Brano del documento >>

#####

Ivan Pirina, 49 anni, il medico scalatore di Arzachena impegnato nell’impresa della scalata del monte Manaslu (8163 metri), nella catena dell’Himalaya, in Nepal, ha dovuto interrompere la propria impresa. «Purtroppo non è un aggiornamento che avrei voluto darvi, ma le cose sono andate così e lo si deve accettare», ha comunicato Ivan.

«Rinunciare perché ti rendi conto di non esser preparato è difficile, farlo perché hai contratto una infezione che ti ha costretto a tornare anticipatamente a Kathmandu e finire in ospedale è ancora più atroce». Comprensibile l’amarezza e la delusione di Ivan Pirina che si preoccupa tuttavia di rassicurare i familiari e coloro che lo seguono con attenzione ed l’entusiasmo.

#####

Voci del dataset
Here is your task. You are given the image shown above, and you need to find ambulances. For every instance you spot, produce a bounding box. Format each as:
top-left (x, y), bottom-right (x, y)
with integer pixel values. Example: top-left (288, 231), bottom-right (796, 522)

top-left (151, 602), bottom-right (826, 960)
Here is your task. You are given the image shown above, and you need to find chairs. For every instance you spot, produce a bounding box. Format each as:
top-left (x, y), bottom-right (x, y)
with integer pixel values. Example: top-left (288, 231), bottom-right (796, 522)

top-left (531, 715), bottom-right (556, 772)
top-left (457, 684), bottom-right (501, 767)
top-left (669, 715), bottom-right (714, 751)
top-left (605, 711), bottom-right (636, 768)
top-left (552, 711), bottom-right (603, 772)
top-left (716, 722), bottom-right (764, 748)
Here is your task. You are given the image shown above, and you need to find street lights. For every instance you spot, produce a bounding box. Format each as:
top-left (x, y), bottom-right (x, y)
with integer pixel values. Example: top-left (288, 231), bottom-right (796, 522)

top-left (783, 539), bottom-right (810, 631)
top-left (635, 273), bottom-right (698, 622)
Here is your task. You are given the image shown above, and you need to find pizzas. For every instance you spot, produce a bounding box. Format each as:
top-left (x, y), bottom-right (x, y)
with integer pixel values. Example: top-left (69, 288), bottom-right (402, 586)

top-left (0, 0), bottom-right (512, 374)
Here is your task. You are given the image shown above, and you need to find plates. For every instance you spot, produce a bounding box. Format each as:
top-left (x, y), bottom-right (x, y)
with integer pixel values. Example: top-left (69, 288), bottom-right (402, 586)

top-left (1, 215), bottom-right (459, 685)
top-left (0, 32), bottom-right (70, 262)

#####

Compiti da svolgere >>
- a) Riassumi in due frasi il brano su Ivan Pirina.
- b) In quale catena montuosa si trova il monte Manaslu secondo il brano?

Elenco soluzioni >>
- a) Ivan Pirina, medico scalatore di Arzachena di 49 anni, ha dovuto interrompere la scalata del monte Manaslu (8163 metri), in Nepal. Un'infezione lo ha costretto a tornare in anticipo a Kathmandu e a finire in ospedale, ma lui si è preoccupato di rassicurare i familiari e chi lo segue.

- b) Nella catena dell'Himalaya, in Nepal.